Nas acaloradas discussões travadas na Assembleia antes da aprovação final da fusão da Previdência, a deputada Ana Lúcia fez referências evidentemente desprimorosas ao colega de partido, o deputado Chiquinho Gualberto. 

Lembrou de um controverso episódio em que o parlamentar, velho lutador pelos direitos dos trabalhadores, e a autonomia dos seus sindicatos, quase recentemente, num confronto com Nivaldo, o combativo presidente do Sepuma, o teria ameaçado com uma “surra de panada de facão” daquelas que deixam gravadas na pele da vítima as marcas da Tramontina. O suposto episódio nem sequer foi efetivamente comprovado.

Ana Lúcia requentou o caso na tentativa bisonha e grosseira de desqualificar um companheiro de partido, e com uma biografia rica de participação nas lutas sociais e democráticas. Por coisas assim, entre o facão e o punhal, se torna imprescindível a lembrança de alguns episódios, até recentes.

Corria o ano de 2012, o governador Marcelo Déda internado num hospital estava, todos sabiam disso, em fase terminal do sofrimento com o câncer devastador, que vencia os esforços da medicina, e dele próprio, na tentativa corajosa de sobreviver.

Em Aracaju, o Sintese, como sempre encabeçado pela deputada petista Ana Lúcia que Déda muito prestigiou, e por duas vezes a fez importante secretária de Estado, fazia manifestações que ultrapassavam todos os limites da razoabilidade. 

Prejudicava os estudantes das escolas públicas, onde estudam, em grande maioria, filhos de pais pobres. O Sintese começou a adotar ações que, de tão repulsivas, deveriam ser contidas por quem conservasse um mínimo de bom senso, alguma dose, ou algum sentimento, por mais recôndito que fosse, de respeito ao ser humano. 

A deputada desfilou à frente dos cortejos que conduziam o “caixão luxuoso de Déda”. Montaram em frente ao palácio do Governo um túmulo e dentro dele colocaram o caixão, com um boneco simulando Déda. A “viúva de Déda”, uma bruxa envolvida num xale sebento e escuro, debruçava-se chorando sobre o túmulo, e havia um coro de vaias entrecortados da galhofa de choros e soluços de bufões.

Naquela Comédia da Morte, talvez ária sinistra de uma Ópera de Truões, entra a deputada Ana Lúcia, como solista principal.
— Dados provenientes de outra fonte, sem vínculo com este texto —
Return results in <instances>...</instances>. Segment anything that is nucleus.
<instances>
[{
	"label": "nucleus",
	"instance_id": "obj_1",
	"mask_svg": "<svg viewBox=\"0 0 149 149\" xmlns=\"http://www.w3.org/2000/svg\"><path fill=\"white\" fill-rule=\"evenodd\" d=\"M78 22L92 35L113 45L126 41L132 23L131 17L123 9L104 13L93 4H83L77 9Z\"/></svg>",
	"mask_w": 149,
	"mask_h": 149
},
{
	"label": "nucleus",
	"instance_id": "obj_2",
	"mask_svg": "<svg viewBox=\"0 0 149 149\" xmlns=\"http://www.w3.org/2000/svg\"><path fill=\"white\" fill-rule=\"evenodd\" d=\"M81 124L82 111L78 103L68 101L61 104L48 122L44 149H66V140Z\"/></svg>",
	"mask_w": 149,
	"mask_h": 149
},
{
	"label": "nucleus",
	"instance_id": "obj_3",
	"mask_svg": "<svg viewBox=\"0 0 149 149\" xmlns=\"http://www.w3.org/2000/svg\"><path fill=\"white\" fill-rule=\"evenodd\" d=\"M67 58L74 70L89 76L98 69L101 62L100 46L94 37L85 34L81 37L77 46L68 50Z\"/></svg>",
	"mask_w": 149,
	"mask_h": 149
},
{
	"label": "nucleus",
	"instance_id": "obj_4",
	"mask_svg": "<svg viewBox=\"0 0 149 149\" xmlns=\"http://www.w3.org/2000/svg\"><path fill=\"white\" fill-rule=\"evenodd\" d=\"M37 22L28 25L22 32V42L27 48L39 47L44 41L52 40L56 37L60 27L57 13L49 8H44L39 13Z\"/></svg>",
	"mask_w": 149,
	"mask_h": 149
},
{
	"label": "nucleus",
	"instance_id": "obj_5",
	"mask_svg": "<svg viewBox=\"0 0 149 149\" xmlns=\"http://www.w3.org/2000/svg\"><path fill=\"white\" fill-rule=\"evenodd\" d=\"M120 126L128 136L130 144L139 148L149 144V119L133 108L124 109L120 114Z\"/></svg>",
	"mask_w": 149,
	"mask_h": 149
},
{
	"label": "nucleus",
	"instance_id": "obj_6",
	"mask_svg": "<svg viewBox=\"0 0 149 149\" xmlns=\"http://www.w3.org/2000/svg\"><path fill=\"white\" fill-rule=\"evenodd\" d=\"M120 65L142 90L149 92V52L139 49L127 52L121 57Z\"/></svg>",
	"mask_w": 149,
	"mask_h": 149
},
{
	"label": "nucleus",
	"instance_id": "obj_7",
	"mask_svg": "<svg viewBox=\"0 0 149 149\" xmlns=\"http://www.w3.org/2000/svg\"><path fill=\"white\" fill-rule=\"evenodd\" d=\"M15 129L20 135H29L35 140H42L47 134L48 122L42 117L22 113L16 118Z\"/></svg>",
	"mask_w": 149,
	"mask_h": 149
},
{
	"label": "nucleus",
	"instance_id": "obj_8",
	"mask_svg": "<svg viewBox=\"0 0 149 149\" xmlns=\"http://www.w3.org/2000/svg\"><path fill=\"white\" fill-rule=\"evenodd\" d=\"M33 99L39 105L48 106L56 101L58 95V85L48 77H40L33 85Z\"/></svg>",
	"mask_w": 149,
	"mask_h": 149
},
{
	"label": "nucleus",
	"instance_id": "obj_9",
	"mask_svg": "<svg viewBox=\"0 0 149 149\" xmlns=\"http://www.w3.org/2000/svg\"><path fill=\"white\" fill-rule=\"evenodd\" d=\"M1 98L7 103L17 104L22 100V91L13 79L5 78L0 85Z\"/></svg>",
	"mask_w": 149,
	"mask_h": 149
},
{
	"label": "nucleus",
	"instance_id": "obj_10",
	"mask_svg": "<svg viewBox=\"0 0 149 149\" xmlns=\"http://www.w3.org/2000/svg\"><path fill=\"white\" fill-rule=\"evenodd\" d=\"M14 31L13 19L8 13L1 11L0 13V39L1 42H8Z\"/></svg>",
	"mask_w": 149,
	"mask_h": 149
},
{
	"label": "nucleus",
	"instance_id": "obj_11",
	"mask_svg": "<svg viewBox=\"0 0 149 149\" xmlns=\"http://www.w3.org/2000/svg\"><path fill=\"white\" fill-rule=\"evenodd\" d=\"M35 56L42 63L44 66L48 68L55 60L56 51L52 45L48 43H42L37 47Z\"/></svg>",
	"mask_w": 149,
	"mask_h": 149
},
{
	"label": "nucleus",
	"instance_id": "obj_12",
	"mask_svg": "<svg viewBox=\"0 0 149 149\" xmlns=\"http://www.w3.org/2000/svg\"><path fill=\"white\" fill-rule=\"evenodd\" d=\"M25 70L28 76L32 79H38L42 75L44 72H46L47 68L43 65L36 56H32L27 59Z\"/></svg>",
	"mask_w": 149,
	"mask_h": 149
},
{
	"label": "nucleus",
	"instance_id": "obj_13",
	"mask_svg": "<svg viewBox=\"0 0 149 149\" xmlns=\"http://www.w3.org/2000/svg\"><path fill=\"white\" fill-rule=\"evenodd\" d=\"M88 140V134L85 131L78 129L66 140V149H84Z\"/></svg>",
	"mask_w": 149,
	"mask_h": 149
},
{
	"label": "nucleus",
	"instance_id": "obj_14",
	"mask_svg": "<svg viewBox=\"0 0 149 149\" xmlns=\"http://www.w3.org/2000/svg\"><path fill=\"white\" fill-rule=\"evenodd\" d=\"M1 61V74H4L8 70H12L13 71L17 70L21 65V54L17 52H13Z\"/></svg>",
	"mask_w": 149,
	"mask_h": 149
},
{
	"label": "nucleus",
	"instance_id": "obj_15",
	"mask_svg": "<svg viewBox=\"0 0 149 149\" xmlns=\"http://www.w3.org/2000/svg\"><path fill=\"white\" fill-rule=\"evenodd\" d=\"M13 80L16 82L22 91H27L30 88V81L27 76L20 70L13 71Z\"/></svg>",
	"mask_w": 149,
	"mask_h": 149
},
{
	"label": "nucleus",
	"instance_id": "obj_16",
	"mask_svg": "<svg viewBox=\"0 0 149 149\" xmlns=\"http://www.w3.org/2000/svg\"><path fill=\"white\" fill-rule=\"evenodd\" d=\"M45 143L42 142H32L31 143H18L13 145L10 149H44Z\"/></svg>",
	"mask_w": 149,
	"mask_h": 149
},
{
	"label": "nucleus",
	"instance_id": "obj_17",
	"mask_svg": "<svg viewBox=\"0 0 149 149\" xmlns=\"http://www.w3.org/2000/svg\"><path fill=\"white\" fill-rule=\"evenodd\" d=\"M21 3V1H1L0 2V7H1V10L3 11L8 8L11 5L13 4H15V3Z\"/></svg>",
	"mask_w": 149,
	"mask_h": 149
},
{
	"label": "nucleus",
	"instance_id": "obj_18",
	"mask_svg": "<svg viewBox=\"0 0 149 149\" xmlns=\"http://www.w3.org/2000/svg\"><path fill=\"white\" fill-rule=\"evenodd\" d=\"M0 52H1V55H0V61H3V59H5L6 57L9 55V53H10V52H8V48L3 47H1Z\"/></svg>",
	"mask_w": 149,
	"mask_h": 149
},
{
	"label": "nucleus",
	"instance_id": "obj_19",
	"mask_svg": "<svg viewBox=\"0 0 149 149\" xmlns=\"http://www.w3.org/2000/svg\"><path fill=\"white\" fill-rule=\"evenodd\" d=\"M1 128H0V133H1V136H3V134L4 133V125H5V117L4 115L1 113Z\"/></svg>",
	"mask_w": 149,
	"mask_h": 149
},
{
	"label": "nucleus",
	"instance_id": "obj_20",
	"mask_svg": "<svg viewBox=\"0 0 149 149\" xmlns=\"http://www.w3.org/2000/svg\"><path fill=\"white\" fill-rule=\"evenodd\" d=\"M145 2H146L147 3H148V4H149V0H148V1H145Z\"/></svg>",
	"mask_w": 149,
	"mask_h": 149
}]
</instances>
Três meses depois, naquele mesmo lugar da sepultura infamemente agourenta, estava o caixão modesto, daquela vez real, que guardava o cadáver do governador Marcelo Déda.

Ana Lúcia insistiu em desempenhar até o final o papel que a fez meticulosamente descuidada de ser cristã: aproximou-se e derramou lágrimas de vitríolo sobre a figura hirta e digna do morto ilustre, cuja visão altruísta e sentimentos humanos estavam muito acima daquela escória que o sepultara em vida.

Naquele momento, teria surgido o punhal manchado de fel e maldade, pela última vez cravado, agora, no corpo de um homem morto.

[*] É jornalista e já foi secretário de Estado da Comunicação.